I half suspect that the fleecy clouds flying eastward are made of Cowboy fleece . . . and that’s just what he sheds.
shoreacres
February 21, 2013
My solution to the freezing-finger problem is rock-climbing gloves, such as those sold by Patagonia. I need something that leaves fingertips exposed (for fingertip control of sandpaper, of course), and those do it. They’re made of a wonderful, cozy fleece that is somehow warmer than any fleece I’ve found, and the palms are made of something like the cover on a soccer ball, for durability and flexibility as you’re climbing that rock face. Or sanding, or taking a photo.

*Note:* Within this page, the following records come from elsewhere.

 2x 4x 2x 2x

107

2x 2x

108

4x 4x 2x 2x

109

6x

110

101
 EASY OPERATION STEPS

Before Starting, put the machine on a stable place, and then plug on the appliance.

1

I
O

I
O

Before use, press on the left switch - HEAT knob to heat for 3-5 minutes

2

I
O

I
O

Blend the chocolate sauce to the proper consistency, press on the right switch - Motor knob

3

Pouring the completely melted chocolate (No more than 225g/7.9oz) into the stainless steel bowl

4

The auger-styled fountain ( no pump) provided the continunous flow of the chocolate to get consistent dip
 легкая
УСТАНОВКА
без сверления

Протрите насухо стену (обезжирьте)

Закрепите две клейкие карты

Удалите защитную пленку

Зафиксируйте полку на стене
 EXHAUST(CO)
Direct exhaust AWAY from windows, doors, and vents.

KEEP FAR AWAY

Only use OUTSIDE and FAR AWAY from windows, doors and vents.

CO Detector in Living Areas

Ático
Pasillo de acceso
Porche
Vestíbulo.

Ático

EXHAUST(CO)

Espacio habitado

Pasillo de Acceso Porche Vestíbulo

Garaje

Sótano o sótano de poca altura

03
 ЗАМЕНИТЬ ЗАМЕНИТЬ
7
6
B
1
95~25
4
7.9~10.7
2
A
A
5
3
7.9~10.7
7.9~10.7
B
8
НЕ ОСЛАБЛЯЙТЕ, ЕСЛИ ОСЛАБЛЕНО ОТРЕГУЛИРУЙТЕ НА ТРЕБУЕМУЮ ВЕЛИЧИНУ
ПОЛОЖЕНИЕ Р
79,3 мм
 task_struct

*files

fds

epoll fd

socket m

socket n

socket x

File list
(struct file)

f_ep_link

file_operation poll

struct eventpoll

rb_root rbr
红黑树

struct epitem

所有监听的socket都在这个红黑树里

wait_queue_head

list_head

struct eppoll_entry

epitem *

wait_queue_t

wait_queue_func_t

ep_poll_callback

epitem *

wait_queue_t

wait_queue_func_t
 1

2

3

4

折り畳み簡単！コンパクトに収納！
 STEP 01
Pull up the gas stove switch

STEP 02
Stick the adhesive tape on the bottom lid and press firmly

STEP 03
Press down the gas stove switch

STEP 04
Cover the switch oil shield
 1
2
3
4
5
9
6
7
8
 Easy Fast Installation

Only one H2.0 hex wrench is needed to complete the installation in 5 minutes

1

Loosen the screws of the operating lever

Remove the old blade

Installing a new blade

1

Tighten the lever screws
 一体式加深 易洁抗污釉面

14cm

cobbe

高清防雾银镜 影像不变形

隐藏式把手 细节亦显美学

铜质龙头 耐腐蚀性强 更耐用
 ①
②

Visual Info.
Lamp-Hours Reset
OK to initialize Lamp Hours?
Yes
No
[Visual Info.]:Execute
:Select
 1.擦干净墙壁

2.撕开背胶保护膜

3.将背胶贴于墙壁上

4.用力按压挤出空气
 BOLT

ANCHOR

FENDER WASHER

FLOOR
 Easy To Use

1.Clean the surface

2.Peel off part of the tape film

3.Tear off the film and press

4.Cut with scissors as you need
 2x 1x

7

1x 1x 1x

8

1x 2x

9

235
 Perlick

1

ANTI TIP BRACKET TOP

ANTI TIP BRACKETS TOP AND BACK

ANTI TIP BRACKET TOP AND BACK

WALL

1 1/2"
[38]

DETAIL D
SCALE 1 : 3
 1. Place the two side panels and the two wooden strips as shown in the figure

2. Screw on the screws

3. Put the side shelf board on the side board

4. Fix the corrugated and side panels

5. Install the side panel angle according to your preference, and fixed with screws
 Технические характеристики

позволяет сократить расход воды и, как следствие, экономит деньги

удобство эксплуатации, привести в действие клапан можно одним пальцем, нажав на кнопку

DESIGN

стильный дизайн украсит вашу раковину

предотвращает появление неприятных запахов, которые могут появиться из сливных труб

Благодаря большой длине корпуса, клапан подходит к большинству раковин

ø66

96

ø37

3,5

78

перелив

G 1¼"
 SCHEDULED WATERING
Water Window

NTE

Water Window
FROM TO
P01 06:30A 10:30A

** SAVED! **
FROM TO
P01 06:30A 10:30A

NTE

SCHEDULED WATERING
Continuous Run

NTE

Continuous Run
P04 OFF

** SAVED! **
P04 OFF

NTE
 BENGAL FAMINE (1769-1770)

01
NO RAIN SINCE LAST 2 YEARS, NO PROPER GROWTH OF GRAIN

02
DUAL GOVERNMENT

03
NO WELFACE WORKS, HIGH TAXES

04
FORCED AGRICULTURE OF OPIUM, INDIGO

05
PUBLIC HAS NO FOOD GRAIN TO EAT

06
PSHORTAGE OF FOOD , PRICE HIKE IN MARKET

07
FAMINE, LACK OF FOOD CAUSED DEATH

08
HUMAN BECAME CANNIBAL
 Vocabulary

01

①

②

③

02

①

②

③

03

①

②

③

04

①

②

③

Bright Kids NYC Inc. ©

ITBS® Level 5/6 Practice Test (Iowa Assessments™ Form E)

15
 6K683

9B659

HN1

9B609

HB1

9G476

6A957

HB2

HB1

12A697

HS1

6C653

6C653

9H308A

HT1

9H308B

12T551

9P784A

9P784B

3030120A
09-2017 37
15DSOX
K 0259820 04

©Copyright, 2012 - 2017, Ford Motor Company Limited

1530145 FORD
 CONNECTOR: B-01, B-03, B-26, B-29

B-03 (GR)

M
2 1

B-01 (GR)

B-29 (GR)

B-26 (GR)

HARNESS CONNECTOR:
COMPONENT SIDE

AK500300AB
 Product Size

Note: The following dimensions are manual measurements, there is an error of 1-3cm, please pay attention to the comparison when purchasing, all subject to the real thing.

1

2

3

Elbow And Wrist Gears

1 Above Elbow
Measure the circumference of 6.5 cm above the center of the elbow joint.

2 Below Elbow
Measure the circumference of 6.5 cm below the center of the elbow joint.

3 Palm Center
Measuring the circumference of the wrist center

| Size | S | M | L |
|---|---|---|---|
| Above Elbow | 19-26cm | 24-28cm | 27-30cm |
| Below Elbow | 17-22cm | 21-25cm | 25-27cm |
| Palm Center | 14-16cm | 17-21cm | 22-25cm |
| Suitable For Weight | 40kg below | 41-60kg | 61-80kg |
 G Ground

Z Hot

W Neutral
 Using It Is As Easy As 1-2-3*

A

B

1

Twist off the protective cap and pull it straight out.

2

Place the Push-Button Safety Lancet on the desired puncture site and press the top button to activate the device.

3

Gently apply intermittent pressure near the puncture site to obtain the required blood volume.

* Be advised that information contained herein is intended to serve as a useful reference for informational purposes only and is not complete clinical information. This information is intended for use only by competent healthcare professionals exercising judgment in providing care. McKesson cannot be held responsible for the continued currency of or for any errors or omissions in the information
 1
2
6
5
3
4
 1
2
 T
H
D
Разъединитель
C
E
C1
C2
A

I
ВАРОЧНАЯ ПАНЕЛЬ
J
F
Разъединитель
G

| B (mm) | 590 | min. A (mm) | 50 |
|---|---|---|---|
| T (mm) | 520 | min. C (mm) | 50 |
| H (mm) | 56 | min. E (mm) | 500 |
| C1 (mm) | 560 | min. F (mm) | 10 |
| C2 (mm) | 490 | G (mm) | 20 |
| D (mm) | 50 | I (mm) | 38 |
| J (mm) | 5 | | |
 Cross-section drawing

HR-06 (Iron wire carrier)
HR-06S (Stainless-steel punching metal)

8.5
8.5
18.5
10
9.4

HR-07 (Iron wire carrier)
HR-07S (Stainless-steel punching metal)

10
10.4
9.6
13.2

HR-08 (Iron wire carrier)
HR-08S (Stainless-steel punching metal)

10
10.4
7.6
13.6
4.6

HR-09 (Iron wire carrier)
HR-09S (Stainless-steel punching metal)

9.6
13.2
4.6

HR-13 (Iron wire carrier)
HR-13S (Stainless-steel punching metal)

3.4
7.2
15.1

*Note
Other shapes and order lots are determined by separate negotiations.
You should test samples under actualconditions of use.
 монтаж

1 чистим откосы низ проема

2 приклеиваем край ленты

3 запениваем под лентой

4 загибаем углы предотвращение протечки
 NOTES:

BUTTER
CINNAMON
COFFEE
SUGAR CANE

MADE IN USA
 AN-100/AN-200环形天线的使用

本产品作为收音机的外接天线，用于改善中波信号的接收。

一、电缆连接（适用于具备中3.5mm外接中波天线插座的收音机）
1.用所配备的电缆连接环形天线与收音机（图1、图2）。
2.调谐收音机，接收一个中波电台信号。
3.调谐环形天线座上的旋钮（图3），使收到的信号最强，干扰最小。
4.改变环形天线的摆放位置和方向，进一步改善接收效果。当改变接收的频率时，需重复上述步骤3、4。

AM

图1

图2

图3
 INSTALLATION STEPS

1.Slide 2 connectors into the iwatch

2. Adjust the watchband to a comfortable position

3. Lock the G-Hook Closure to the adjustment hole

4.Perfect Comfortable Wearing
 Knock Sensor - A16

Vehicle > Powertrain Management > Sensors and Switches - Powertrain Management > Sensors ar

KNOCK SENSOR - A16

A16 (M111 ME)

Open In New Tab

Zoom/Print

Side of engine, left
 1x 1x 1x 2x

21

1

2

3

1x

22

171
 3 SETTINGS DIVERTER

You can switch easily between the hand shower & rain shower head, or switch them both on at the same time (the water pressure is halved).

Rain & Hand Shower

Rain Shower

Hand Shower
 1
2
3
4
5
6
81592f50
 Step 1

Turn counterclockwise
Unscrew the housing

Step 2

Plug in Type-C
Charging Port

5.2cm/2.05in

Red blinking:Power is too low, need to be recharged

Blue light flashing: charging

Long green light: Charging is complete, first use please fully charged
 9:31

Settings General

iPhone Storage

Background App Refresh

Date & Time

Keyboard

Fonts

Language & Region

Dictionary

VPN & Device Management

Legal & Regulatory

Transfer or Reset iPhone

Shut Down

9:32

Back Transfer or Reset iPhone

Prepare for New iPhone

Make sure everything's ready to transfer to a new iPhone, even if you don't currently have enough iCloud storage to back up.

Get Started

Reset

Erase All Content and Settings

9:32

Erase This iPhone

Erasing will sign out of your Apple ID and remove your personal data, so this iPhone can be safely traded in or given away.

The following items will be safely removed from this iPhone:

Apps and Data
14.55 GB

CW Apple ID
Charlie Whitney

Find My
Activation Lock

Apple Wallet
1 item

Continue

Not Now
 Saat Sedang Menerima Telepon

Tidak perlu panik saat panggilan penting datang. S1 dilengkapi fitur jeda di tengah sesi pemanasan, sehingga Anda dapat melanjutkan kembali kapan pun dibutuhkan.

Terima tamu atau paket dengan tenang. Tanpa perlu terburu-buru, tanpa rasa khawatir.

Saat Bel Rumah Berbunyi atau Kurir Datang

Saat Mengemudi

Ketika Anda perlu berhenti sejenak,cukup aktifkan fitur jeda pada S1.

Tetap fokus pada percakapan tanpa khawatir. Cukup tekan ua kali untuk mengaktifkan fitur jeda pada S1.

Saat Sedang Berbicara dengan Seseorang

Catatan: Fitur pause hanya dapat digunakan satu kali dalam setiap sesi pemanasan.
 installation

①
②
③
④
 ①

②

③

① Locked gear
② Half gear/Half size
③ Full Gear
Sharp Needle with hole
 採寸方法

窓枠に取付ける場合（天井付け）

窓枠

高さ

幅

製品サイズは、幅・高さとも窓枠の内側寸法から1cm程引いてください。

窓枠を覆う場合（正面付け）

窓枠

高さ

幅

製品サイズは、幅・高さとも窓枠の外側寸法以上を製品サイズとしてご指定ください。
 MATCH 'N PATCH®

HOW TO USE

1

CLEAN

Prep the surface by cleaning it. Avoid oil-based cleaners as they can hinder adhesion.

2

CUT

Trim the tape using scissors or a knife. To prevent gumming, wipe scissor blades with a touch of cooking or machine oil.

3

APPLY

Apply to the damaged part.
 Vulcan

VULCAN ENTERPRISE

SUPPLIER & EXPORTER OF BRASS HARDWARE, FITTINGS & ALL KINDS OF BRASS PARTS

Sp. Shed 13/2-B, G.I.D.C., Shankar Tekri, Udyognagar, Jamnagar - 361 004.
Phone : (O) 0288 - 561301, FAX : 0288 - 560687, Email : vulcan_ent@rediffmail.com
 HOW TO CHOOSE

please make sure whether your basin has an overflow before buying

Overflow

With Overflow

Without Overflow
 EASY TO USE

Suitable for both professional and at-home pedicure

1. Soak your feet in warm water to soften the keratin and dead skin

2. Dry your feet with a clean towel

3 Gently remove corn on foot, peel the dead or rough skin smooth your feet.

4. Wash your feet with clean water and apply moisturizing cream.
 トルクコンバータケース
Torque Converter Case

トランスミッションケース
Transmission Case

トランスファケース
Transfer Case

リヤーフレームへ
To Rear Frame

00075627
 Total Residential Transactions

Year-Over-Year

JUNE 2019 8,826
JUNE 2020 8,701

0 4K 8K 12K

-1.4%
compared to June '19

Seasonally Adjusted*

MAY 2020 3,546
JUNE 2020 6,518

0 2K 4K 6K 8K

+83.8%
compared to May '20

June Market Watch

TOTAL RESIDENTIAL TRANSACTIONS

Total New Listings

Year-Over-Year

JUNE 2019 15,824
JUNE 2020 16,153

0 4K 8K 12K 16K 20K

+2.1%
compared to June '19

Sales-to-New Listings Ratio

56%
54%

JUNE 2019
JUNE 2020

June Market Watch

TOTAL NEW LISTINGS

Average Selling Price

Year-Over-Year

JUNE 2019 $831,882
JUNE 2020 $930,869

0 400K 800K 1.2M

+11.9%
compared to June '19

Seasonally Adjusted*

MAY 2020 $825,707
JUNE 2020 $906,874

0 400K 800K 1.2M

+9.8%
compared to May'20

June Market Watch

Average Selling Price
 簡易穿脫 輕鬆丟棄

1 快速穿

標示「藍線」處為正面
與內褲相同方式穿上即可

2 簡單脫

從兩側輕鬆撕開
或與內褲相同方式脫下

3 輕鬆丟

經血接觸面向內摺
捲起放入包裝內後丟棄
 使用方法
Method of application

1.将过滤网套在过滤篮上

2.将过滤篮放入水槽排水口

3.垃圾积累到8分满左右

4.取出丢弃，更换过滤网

Thirty-five sustained is nasty beyond words. It’s also what passes around here as the appetizer when a hurricane’s on the menu. Those winds push so much water that some of the evacuation routes can be flooded before you know it – that’s why our version of the old Chicago maxim is “evacuate early and often”.
I still can’t get over how Great your Great Lake is.
Gerry
February 21, 2013
Now that you mention it, I wonder what ice-climbers wear? Must investigate. As for me, I’ve decided that the ideal solution is to insert the camera into a specially designed muff that would wrap my fingers in warmth. Until I have worked out the manufacturing challenges I will defer photography when the temperature falls below 20 or the winter wind rises above 10 mph.
Lake Michigan is an impressive body of water, and yet it is not the largest of the Great Lakes. I love it. It does not love me back, which is an interesting thing to think about if a person has an odd turn of mind. Which brings me to Oscar Hammerstein’s lyrics for Ol’ Man River and Paul Robeson’s versions and off I go on another day with my Civil War veterans and their descendants. Water’s always moving, and yet it’s always there, one way or another, in these great lakes and rivers. And the past isn’t even past.
shoreacres
February 21, 2013
Anyone who can so smoothly ease the good Mr. Faulkner into a discussion deserves admiration.
I happened to be reading some Larry McMurtry while waiting at the eye doctor on Monday, and found this passage: “[Flannery O’Connor] kept an eye on Faulkner, of course, remarking once that no one would want their old hack parked on the tracks when the Dixie Limited came whistling through.”
Gerry
February 21, 2013
Only a Texas poet could braid in Flannery O’Connor and Larry McMurtry.
Some readers will wonder what we’re on about; others are nodding their heads wisely and murmuring “It’s February, after all.”
Giiid
March 2, 2013
I had been worried about your absence for some time, and was ready to join Mrs. UHDH´s search and rescue plans, when I found out that you had returned, and posted 4 times in less than a week. That´s what I call a return. Welcome back it´s good to read you again. (If there is a secret energy-recipe, please share it.)
Gerry
March 3, 2013
Ah – the secret energy recipe is to “post ’em while you can” – and then lollygag around for another week or so. I guess the coming week see another flurry of activity.